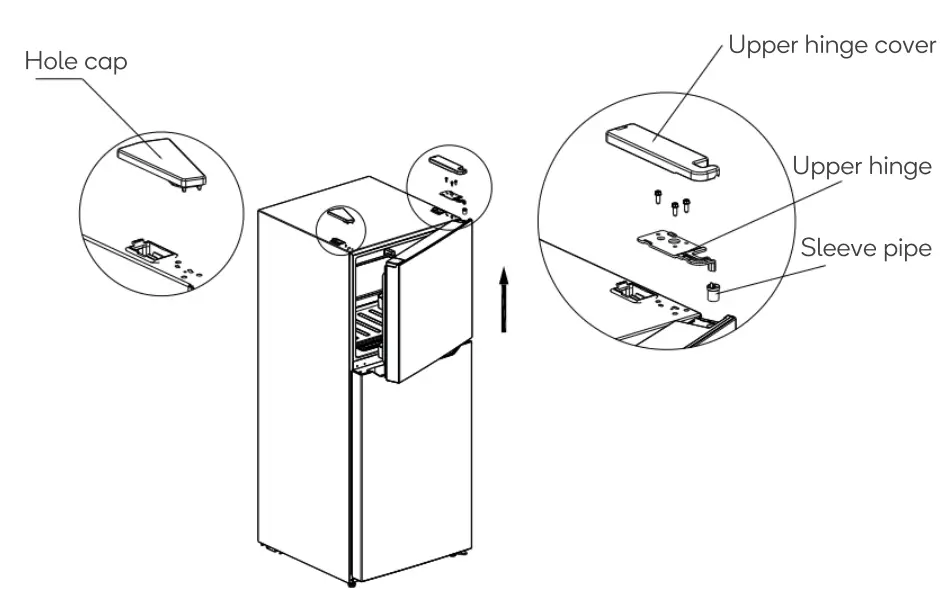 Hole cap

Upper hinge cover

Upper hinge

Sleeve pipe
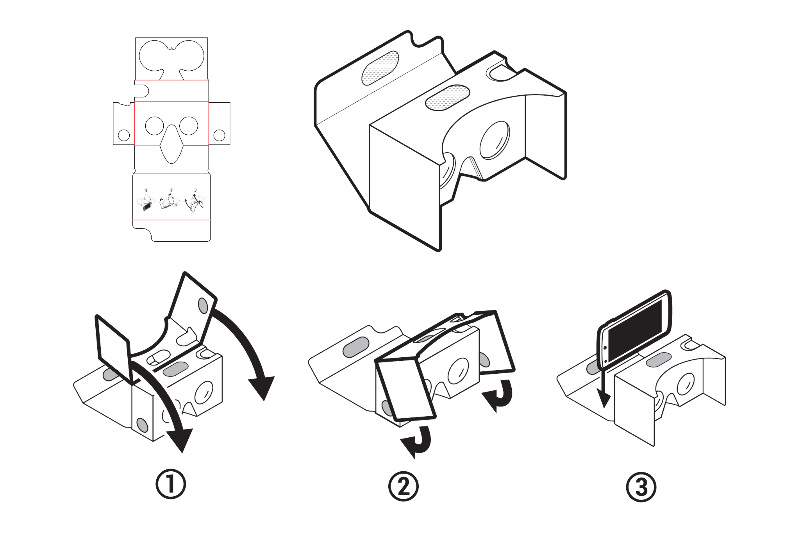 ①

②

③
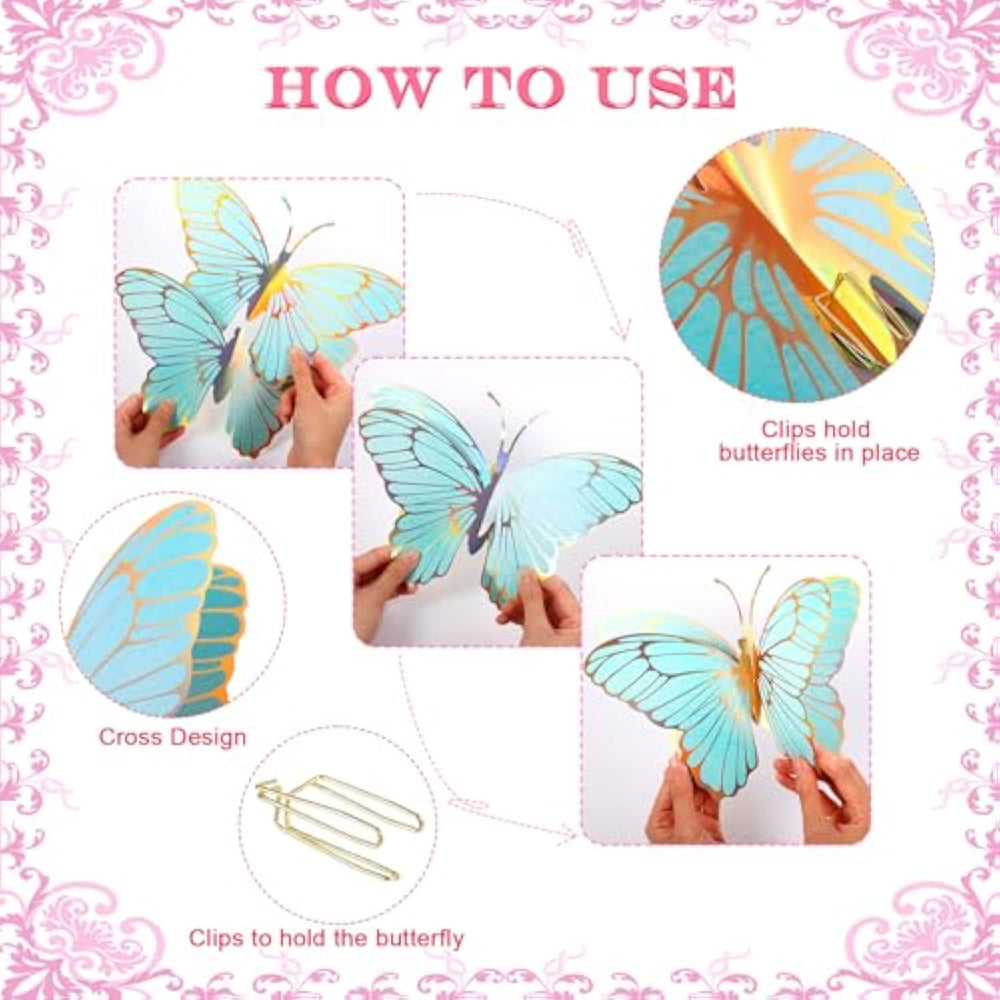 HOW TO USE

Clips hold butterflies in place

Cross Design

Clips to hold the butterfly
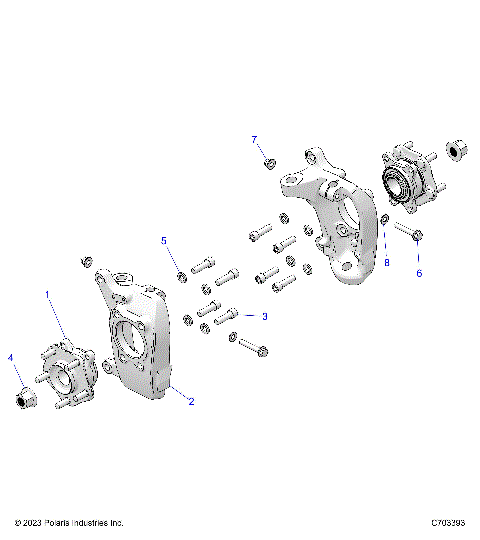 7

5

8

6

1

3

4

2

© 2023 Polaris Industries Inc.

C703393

...

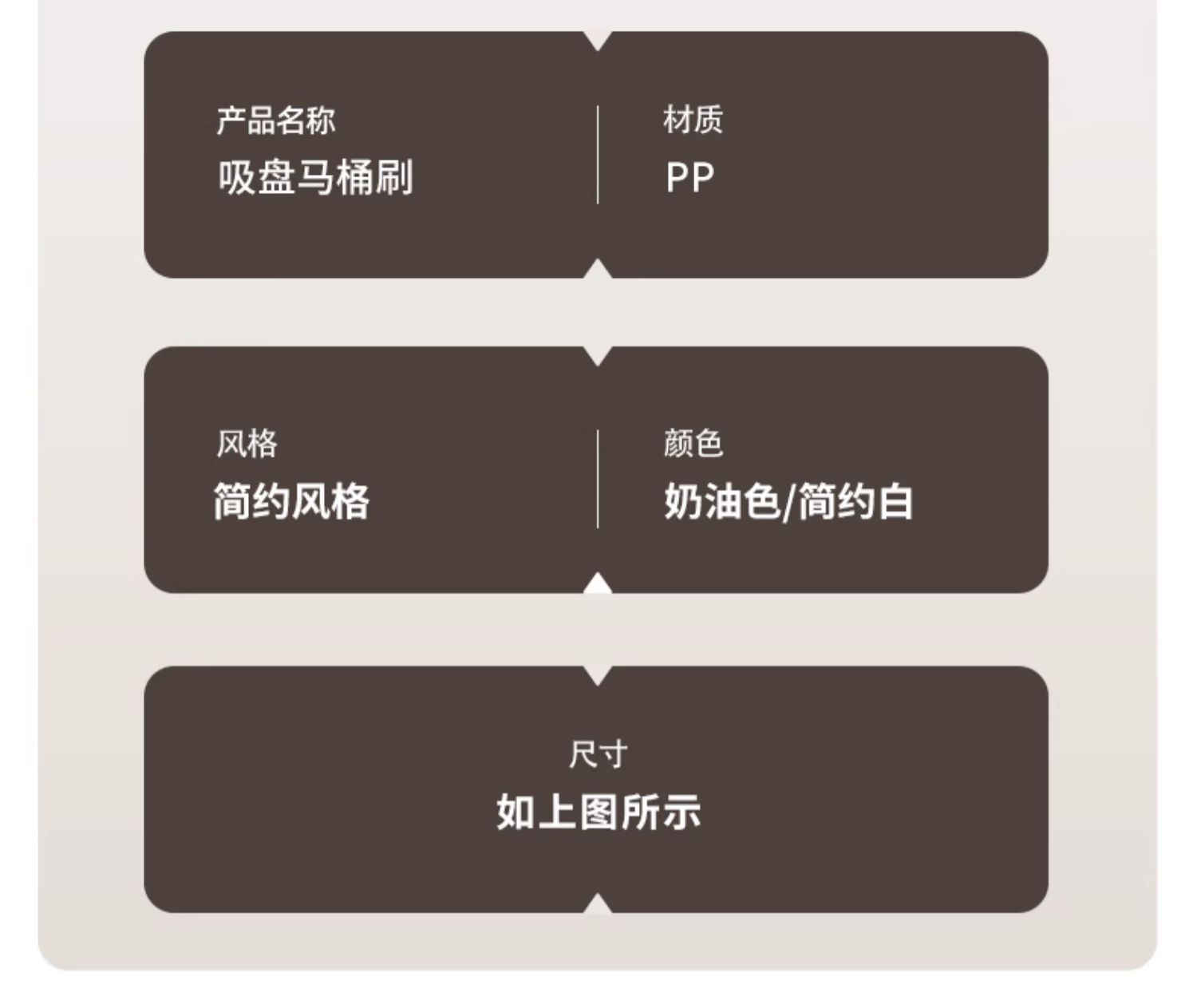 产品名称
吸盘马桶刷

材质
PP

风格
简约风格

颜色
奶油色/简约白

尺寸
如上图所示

#### Task to complete
All lines of the material that contain the word "hold" should be listed.

#### Answer area
Clips hold butterflies in place
Clips to hold the butterfly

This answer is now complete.